I actually feel relieved when I hear him working himself up into a good cry these days, because the older he gets the less he tends to cry, but I know how restorative it is.
I think he was triggered by making a mistake with his device that he knew his dad would be able to sort out, but I wouldn’t. Of course the device was just a pretext to hang some feelings about not having access to both parents all the time.
I moved in close and said “I see you are so upset”
He continued howling.
“I’m right here sweetheart.”
And eventually he managed to stutter “I miss daddy!”
“I know baby, you miss you daddy so much ” and I continue to listen for a good 20 minutes as he climbed into my arms and howled, brokenheartedly for his dad.
“You love your daddy so much, you wish he was she was here.”
“I want to go to his house, I need his cuddles, I can’t wait six days to see him!”
“It feels too long, huh?”
Bringing Up Feelings of Inadequacy Clears Them
After a while, we phoned his dad who also listened and said he would let us know whether he could pick our boy up. After we hung up the phone, my son sobbed even harder. He threw his pillow on the floor saying “I don’t deserve it, I don’t deserve a nice bed.”
I reassured him that he is a good kid and that he definitely deserves all good things he has. He began to despair about the unkind things he said to his father, saying he was a horrible child and his daddy was so kind. He then ran and lay on the hard kitchen floor, saying that’s what he deserved.

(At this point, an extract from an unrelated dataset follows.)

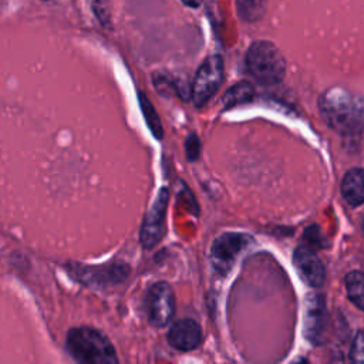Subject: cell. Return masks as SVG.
<instances>
[{"mask_svg": "<svg viewBox=\"0 0 364 364\" xmlns=\"http://www.w3.org/2000/svg\"><path fill=\"white\" fill-rule=\"evenodd\" d=\"M318 108L324 121L340 134L354 135L364 127V100L343 88L323 94Z\"/></svg>", "mask_w": 364, "mask_h": 364, "instance_id": "1", "label": "cell"}, {"mask_svg": "<svg viewBox=\"0 0 364 364\" xmlns=\"http://www.w3.org/2000/svg\"><path fill=\"white\" fill-rule=\"evenodd\" d=\"M67 348L74 360L85 364H115L118 357L112 343L100 330L74 327L67 334Z\"/></svg>", "mask_w": 364, "mask_h": 364, "instance_id": "2", "label": "cell"}, {"mask_svg": "<svg viewBox=\"0 0 364 364\" xmlns=\"http://www.w3.org/2000/svg\"><path fill=\"white\" fill-rule=\"evenodd\" d=\"M246 67L250 75L262 85L280 82L286 73V63L282 53L269 41H256L249 47Z\"/></svg>", "mask_w": 364, "mask_h": 364, "instance_id": "3", "label": "cell"}, {"mask_svg": "<svg viewBox=\"0 0 364 364\" xmlns=\"http://www.w3.org/2000/svg\"><path fill=\"white\" fill-rule=\"evenodd\" d=\"M223 81V60L220 55L208 57L198 68L192 82V101L195 107L205 105L219 90Z\"/></svg>", "mask_w": 364, "mask_h": 364, "instance_id": "4", "label": "cell"}, {"mask_svg": "<svg viewBox=\"0 0 364 364\" xmlns=\"http://www.w3.org/2000/svg\"><path fill=\"white\" fill-rule=\"evenodd\" d=\"M145 311L151 326L162 328L172 320L175 314V294L166 282L152 284L145 294Z\"/></svg>", "mask_w": 364, "mask_h": 364, "instance_id": "5", "label": "cell"}, {"mask_svg": "<svg viewBox=\"0 0 364 364\" xmlns=\"http://www.w3.org/2000/svg\"><path fill=\"white\" fill-rule=\"evenodd\" d=\"M168 200L169 191L166 188H161L141 225L139 240L145 249L156 246L165 233V216Z\"/></svg>", "mask_w": 364, "mask_h": 364, "instance_id": "6", "label": "cell"}, {"mask_svg": "<svg viewBox=\"0 0 364 364\" xmlns=\"http://www.w3.org/2000/svg\"><path fill=\"white\" fill-rule=\"evenodd\" d=\"M250 239V236L237 232H226L218 236L210 247L213 267L219 273H228Z\"/></svg>", "mask_w": 364, "mask_h": 364, "instance_id": "7", "label": "cell"}, {"mask_svg": "<svg viewBox=\"0 0 364 364\" xmlns=\"http://www.w3.org/2000/svg\"><path fill=\"white\" fill-rule=\"evenodd\" d=\"M327 324V309L321 294H311L306 301L304 311V333L313 343L318 344L323 340Z\"/></svg>", "mask_w": 364, "mask_h": 364, "instance_id": "8", "label": "cell"}, {"mask_svg": "<svg viewBox=\"0 0 364 364\" xmlns=\"http://www.w3.org/2000/svg\"><path fill=\"white\" fill-rule=\"evenodd\" d=\"M200 341V326L192 318H181L175 321L168 331V343L178 351H192Z\"/></svg>", "mask_w": 364, "mask_h": 364, "instance_id": "9", "label": "cell"}, {"mask_svg": "<svg viewBox=\"0 0 364 364\" xmlns=\"http://www.w3.org/2000/svg\"><path fill=\"white\" fill-rule=\"evenodd\" d=\"M293 262L300 276L310 286L318 287L326 279V270L318 256L309 246H299L294 250Z\"/></svg>", "mask_w": 364, "mask_h": 364, "instance_id": "10", "label": "cell"}, {"mask_svg": "<svg viewBox=\"0 0 364 364\" xmlns=\"http://www.w3.org/2000/svg\"><path fill=\"white\" fill-rule=\"evenodd\" d=\"M75 274L81 277L84 283L94 284H117L127 279L128 267L125 264H109V266H98V267H81V270H75Z\"/></svg>", "mask_w": 364, "mask_h": 364, "instance_id": "11", "label": "cell"}, {"mask_svg": "<svg viewBox=\"0 0 364 364\" xmlns=\"http://www.w3.org/2000/svg\"><path fill=\"white\" fill-rule=\"evenodd\" d=\"M341 195L351 206H358L364 202V169H350L341 182Z\"/></svg>", "mask_w": 364, "mask_h": 364, "instance_id": "12", "label": "cell"}, {"mask_svg": "<svg viewBox=\"0 0 364 364\" xmlns=\"http://www.w3.org/2000/svg\"><path fill=\"white\" fill-rule=\"evenodd\" d=\"M255 95V88L250 82L247 81H240L237 84H235L233 87H230L223 98H222V102H223V108L225 109H229V108H233V107H237L240 104H246L249 101H252Z\"/></svg>", "mask_w": 364, "mask_h": 364, "instance_id": "13", "label": "cell"}, {"mask_svg": "<svg viewBox=\"0 0 364 364\" xmlns=\"http://www.w3.org/2000/svg\"><path fill=\"white\" fill-rule=\"evenodd\" d=\"M346 287L350 300L360 309L364 310V273L350 272L346 276Z\"/></svg>", "mask_w": 364, "mask_h": 364, "instance_id": "14", "label": "cell"}, {"mask_svg": "<svg viewBox=\"0 0 364 364\" xmlns=\"http://www.w3.org/2000/svg\"><path fill=\"white\" fill-rule=\"evenodd\" d=\"M138 98H139L141 109H142V114H144V118H145V122H146L148 128L151 129V132L154 134V136L156 139H161L162 135H164V129H162L161 119H159L155 108L152 107V104L149 102V100L144 94H139Z\"/></svg>", "mask_w": 364, "mask_h": 364, "instance_id": "15", "label": "cell"}, {"mask_svg": "<svg viewBox=\"0 0 364 364\" xmlns=\"http://www.w3.org/2000/svg\"><path fill=\"white\" fill-rule=\"evenodd\" d=\"M266 0H237V11L246 21H255L262 17Z\"/></svg>", "mask_w": 364, "mask_h": 364, "instance_id": "16", "label": "cell"}, {"mask_svg": "<svg viewBox=\"0 0 364 364\" xmlns=\"http://www.w3.org/2000/svg\"><path fill=\"white\" fill-rule=\"evenodd\" d=\"M350 358L354 363H364V330H360L353 341Z\"/></svg>", "mask_w": 364, "mask_h": 364, "instance_id": "17", "label": "cell"}, {"mask_svg": "<svg viewBox=\"0 0 364 364\" xmlns=\"http://www.w3.org/2000/svg\"><path fill=\"white\" fill-rule=\"evenodd\" d=\"M200 154V141L195 134L186 138V156L189 161H196Z\"/></svg>", "mask_w": 364, "mask_h": 364, "instance_id": "18", "label": "cell"}, {"mask_svg": "<svg viewBox=\"0 0 364 364\" xmlns=\"http://www.w3.org/2000/svg\"><path fill=\"white\" fill-rule=\"evenodd\" d=\"M304 236L307 237V240H309L310 243H314V245L318 246V247L324 246V243H321V240H323L324 237L320 235V230H318L316 226H310V228L304 232Z\"/></svg>", "mask_w": 364, "mask_h": 364, "instance_id": "19", "label": "cell"}, {"mask_svg": "<svg viewBox=\"0 0 364 364\" xmlns=\"http://www.w3.org/2000/svg\"><path fill=\"white\" fill-rule=\"evenodd\" d=\"M183 4L189 6V7H199L202 4V0H181Z\"/></svg>", "mask_w": 364, "mask_h": 364, "instance_id": "20", "label": "cell"}, {"mask_svg": "<svg viewBox=\"0 0 364 364\" xmlns=\"http://www.w3.org/2000/svg\"><path fill=\"white\" fill-rule=\"evenodd\" d=\"M363 233H364V220H363Z\"/></svg>", "mask_w": 364, "mask_h": 364, "instance_id": "21", "label": "cell"}]
</instances>
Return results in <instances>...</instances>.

I followed and sat with him. I maintained the idea that he is good, that he deserves so much and that I would make sure he had a good comfy bed.
The cry gave him a chance to offload a good lot of hurt around feeling bad. “This is a test for how much dad loves me,” he said, while I affirmed, “No sweetheart. Whether your dad comes or not we both love you very much. He might not be able to come but he still loves you. You are a good kid.”
After some time his dad said he was on his way.
Cheered up immensely, my son snuggled into my arms waiting, but it would equally have been fine if his dad couldn’t come. What was important was that he got to offload the feelings around separation and his sense of feeling bad and wrong.
I can see this as essential preparation for the beginning of a new school term, where he will have large chunks of the day away from us, as well as plenty of messages about being “bad.”